### Short task
Copy out the lines below word for word, starting at the line with "Given what the" and continuing through the last line, both included.

Scene question records:
** start **

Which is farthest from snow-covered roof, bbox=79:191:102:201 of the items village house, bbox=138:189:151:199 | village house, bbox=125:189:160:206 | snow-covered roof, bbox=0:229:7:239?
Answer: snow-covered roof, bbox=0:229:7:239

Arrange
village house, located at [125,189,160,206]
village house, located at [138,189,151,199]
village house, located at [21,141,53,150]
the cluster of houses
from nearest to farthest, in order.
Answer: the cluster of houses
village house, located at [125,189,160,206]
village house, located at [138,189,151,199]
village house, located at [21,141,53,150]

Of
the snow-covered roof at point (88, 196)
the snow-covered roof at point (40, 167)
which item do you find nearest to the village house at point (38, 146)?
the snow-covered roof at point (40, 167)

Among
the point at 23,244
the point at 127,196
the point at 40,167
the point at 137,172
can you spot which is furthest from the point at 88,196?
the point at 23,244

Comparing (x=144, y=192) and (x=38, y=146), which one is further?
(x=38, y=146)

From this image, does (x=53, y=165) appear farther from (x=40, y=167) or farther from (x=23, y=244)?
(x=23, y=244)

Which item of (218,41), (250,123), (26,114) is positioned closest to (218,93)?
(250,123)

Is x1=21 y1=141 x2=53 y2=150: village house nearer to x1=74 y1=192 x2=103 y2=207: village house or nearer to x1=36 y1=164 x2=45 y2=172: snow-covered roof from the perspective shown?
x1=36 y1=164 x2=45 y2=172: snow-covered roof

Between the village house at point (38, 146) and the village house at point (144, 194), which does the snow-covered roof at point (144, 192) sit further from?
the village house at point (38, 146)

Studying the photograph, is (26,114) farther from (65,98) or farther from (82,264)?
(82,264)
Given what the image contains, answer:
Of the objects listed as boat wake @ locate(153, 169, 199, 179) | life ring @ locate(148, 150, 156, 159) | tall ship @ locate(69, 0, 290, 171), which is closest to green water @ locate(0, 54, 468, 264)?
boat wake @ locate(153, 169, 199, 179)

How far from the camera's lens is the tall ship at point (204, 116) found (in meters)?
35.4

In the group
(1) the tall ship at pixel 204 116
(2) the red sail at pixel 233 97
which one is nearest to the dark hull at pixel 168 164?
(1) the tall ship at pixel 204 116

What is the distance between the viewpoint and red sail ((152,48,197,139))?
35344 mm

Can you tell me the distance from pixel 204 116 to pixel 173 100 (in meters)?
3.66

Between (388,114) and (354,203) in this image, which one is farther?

** end **

### Right answer
Given what the image contains, answer:
Of the objects listed as boat wake @ locate(153, 169, 199, 179) | life ring @ locate(148, 150, 156, 159) | tall ship @ locate(69, 0, 290, 171), which is closest to green water @ locate(0, 54, 468, 264)?
boat wake @ locate(153, 169, 199, 179)

How far from the camera's lens is the tall ship at point (204, 116) found (in meters)?
35.4

In the group
(1) the tall ship at pixel 204 116
(2) the red sail at pixel 233 97
which one is nearest to the dark hull at pixel 168 164?
(1) the tall ship at pixel 204 116

What is the distance between the viewpoint and red sail ((152,48,197,139))?
35344 mm

Can you tell me the distance from pixel 204 116 to pixel 173 100 (in meters)?
3.66

Between (388,114) and (354,203) in this image, which one is farther?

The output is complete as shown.